Below are comments on a few aspects of job scripts.

Troubleshooting

If you are writing a script any more complicated than the simple examples show under Job Control then you may find it necessary to debug them. Here are a few hints:

  • Dump diagnostic information about the job environment by including commands like
which command
echo $JOB_ID
echo $PATH
hostname
cat $PE_HOSTFILE
  • Use the test queue to run tests with rapid turnaround.
  • Get an interactive session, perhaps in the test queue, and try stepping through your script manually.

Environment variables

The "-V" parameter is enforced for every job, meaning that all the current environment variables from your login shell will be exported to your jobs automatically.

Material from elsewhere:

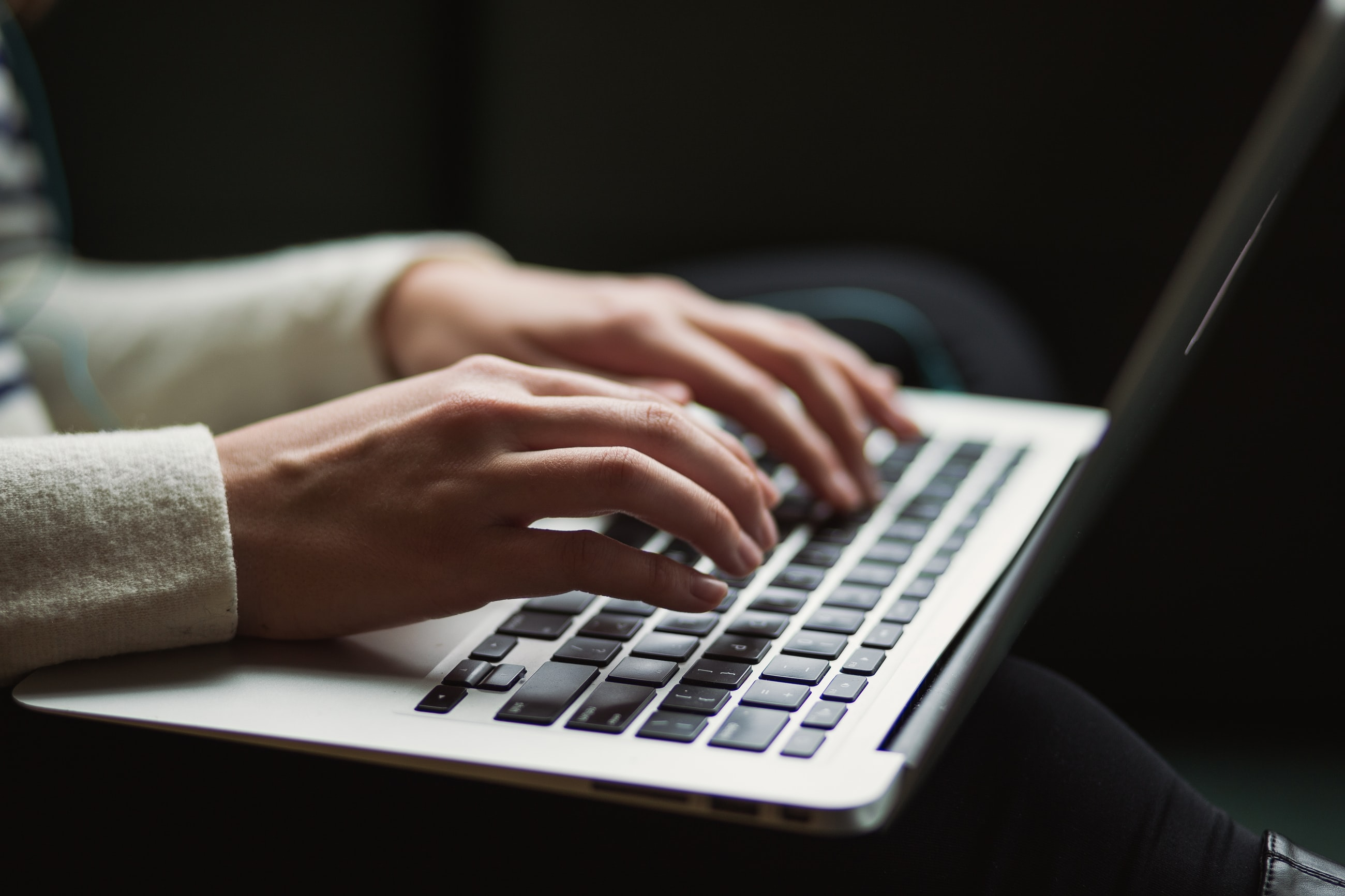 Hands typing on an Apple Laptop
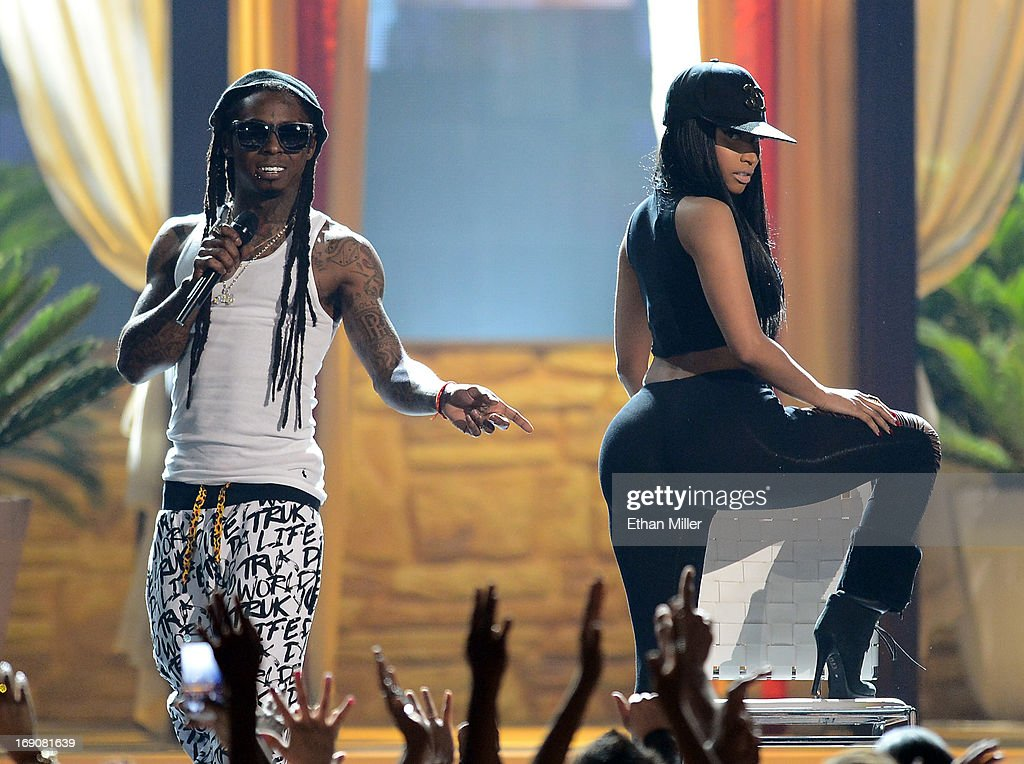 Rapper Lil Wayne (L) and recording artist Nicki Minaj perform during the 2013 Billboard Music Awards at the MGM Grand Garden Arena on May 19, 2013 in Las Vegas, Nevada.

If you are using bash as an execution shell in your submission script (the default) then all the environment variables set when you run qsub will be seen in the job context.

However, if you are using csh as an execution shell in your submission script (with the -S option) then you should expect your ~/.cshrc to be read anew, which is the default behavior for login and non-login shells in csh (see man csh), which in turn may overwrite some of the important variables you intended to export from your login shell via enforced -V.

Checkpointing

Even though we endeavor to keep our systems running as smoothly as possible, unplanned outages occur. The weather and the power grid are beyond our control, and this is a shared resource for research computing. Somebody is always trying something new, and despite our best efforts occasionally it goes wrong in a way that impinges upon other users.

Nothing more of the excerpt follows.